WRITTEN INSTRUCTION A: Count how many lines of the records contain the word "viewpoint". Reply with the number only.

TEXT PROVIDED:
** Start **

So pretty much these are the key fundamentals when it comes to
observability which you want to achieve.
So when it comes to platform engineering, I would like to take a one example.
Let's say you have one organization which is having around three
departments or line of businesses and each department have multiple
applications or engagements running.
And sometimes what can happen is that these engagements or the application
teams may find their own comfortable observability tool based solutions and
observability tools, alerting tools, log management tools, security aspects.
So they will leveraging things they prefer.
So what this happened is, over a period of time, we are losing the
unification, the unified approach.
It's very difficult to enable consistencies.
It's very difficult to build consistencies across these systems.
And it difficult to, whenever new applications and new
services are coming in.
We are having trouble and challenges.
So as part of platform engineering, what we are trying to do into this specific
area of observability is we want to build a unified observability strategy, which
is about, which is to make observability consistent across teams and ensure that
there's a centralized observability.
And we want to build efficient troubleshooting and incident response
framework, leveraging cross team collaborations, which will derive fast
and efficient root cause analysis.
And we also want to ensure we have scalability and reliability, leveraging
proactive monitoring, predictive capabilities, and other advanced
features, and things like capacity plan.
And we will also develop, enhance developer experience because developers
are important and they had to have the end to end visibility observability
into our production systems.
So this allows us to, there's a need of us to build like self
service observability solution.
Access and dashboards is specific to developers as well.
And we will.
Figuring, enable some services related to security and compliance
and cost official and cost tracking and those things as well.
So those are the key aspects or the key part of, observability
in platform engineering, and that will enable us to get the true.
value of platform engineering in observability area.
And let me talk about Datadog because here we are trying to use Datadog
on top of that AWS and trying to see what And what, capabilities of,
observability and, observability as code solutions which we can enable.
So here, if you look at it, we have multiple data sources,
like Datadog supports around 750 plus, source integrations.
It supports logs, traces, metrics, and metadata sessions as well.
So it also provides a lot of dashboards.
alerts, collaboration, mobile, monitoring workflows, what dog, which
is the, it's on AI platform and also integration into open telemetry.
So some of the use cases, observable use cases, data dog is providing our
infrastructure, monitoring applications, performance, monitoring, unified,
universal monitoring, log management.
The continuous integration visibility, continuous profiling, real user
monitoring, network monitoring, synthetic monitoring, cloud
security, application security, observability pipeline, and many more.

** End **

WRITTEN INSTRUCTION B: Write what comes next in the talk above on observability in platform engineering with Datadog, picking up after its last sentence.

DATASET:
** Start **

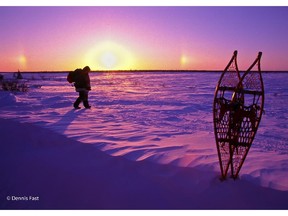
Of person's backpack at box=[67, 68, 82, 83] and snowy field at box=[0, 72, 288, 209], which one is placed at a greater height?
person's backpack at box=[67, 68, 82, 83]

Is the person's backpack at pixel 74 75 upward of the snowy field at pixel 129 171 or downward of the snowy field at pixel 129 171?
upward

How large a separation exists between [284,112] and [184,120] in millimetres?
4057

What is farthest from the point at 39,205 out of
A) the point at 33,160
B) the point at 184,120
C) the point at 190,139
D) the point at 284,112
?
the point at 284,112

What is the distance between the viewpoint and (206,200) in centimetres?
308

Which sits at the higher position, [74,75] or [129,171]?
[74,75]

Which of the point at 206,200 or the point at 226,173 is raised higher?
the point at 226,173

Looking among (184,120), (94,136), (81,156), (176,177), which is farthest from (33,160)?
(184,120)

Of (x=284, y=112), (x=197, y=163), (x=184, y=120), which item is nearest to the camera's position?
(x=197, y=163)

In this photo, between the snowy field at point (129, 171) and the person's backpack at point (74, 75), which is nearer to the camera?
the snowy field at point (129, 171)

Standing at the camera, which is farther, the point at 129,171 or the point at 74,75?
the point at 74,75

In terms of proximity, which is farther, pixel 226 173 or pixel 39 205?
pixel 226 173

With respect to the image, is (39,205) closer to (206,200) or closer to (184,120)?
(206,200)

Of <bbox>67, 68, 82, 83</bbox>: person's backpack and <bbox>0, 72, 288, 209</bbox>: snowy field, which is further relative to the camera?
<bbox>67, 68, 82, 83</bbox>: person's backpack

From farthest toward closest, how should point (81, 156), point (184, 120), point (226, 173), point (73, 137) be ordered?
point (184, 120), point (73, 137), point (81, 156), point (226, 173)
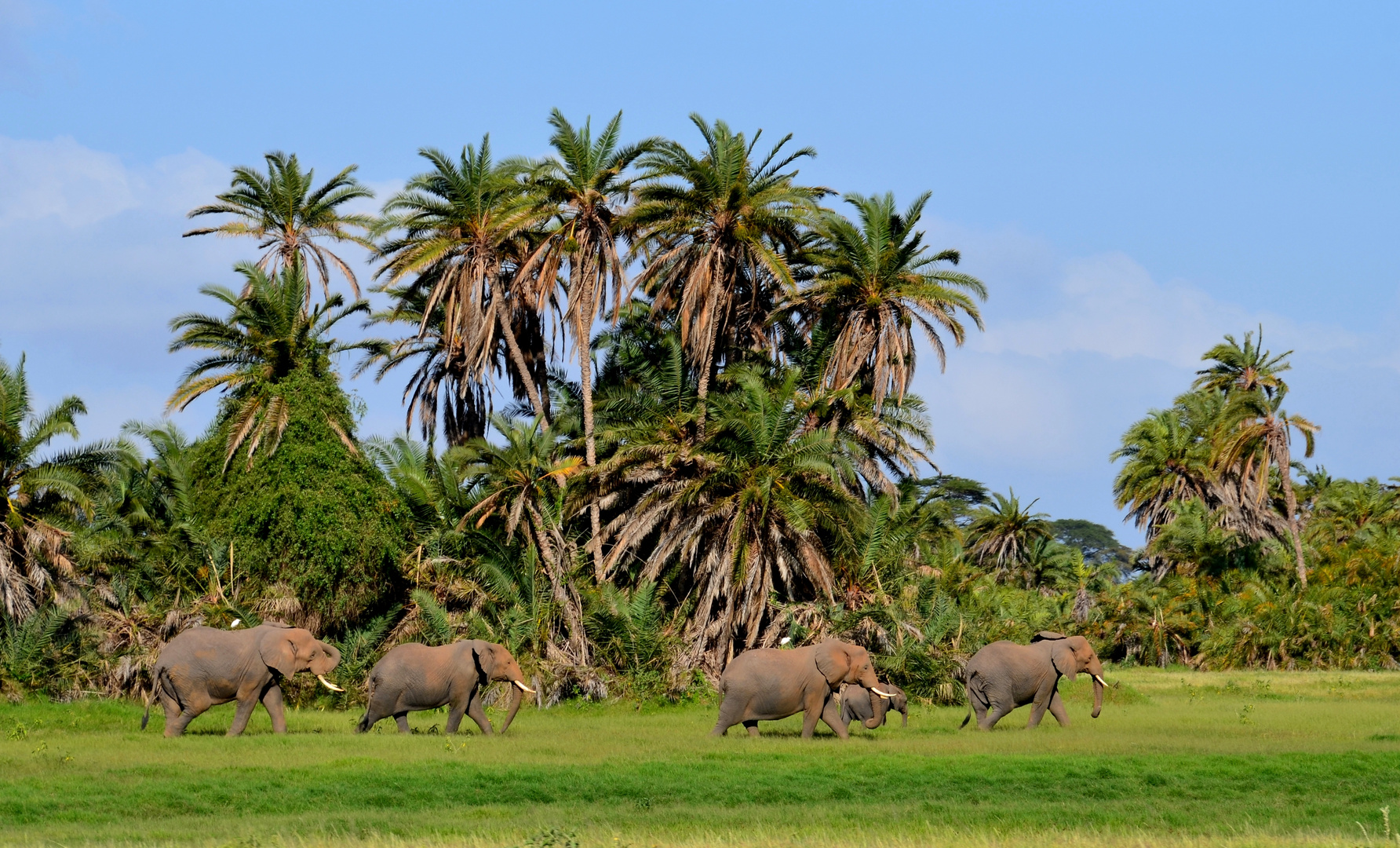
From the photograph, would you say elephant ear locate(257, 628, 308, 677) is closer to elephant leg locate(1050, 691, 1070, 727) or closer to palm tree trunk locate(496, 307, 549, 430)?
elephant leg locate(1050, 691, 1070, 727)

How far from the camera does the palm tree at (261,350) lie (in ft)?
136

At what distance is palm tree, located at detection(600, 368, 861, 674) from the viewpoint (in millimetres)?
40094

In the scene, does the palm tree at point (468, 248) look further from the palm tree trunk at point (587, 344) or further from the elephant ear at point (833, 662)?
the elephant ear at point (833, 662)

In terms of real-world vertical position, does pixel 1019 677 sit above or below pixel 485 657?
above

** End **

EXERCISE RESPONSE A: 2

EXERCISE RESPONSE B:
So all of this allowed our, the key partners or the teams like development
teams, IT operations teams, Security team, support team and business to
have a full view of our ecosystem.
So when you are building a AWS base, observability driven platform
engineering solution, there are a few things we need to be, focused.
So one is our centralized Datadog integration.
So if it is the sim standard.
workloads.
We might have to integrate, example for EC2s, the agents as well.
And if it is containers, then we'll have to do the integration as well.
If it is, less like AWS Lambdas, we might have to intercept the Lambda
the libraries and then enable this AWS integration, especially for ACM.
And then with this, what we are trying to do is enable, the key, aspects or
the elements of observability, which is about enabling the standard matrix
and the dashboards and, locks, which we want to make sure it's consistent.
And also the traces, the spans and those things so that we can troubleshoot
and identify what's happening at.
microservices hosted in AWS or in the containers.
Or even AWS Lambda as well.
So on top of that, Datadog allows us to develop alerting and incident workloads.
And also there are other services like looking at the performance and
scalability, resource management, cost management, and other CI, CD integrations.
And looking at things like automated setup and looking at the governance,
how we can build different access controls and how we can enable
compliance control and other developer related services such as developer
access, documentations and trainings.
So those will allow us to develop a comprehensive observability platform
engineering framework for AWS.
so moving on.
So when you look at observability as code, so there are key elements.
One is, treat your observability configuration as codes, which
is about agent integrations or integration with Datadog in AWS.
Looking at metrics, logs and traces and how you can set up, them with AWS
based ecosystem and how we can leverage Datadog to achieve those things.
And next one is about versioning and management.
We want to do versioning control.
We can reuse the components like Git.
So which is allowing us to do version control and tracking our, changes
and increased the collaborations.
Of course, this, the observability as code solutions, we will have to enable with a
CI, CD related deployments, automations.
So that way we can, while the development teams are developing these.
solutions.
They can push all these, the observability as code solutions into
a multiple pre live environments.
From there, we can start deploying and until we deployed into production.
So this we can enable consistency and standardization, implement
standardized templates, come up with some quality gates, and we can come
up with modules for observability configuration, and apply some consistent
settings across multiple environments.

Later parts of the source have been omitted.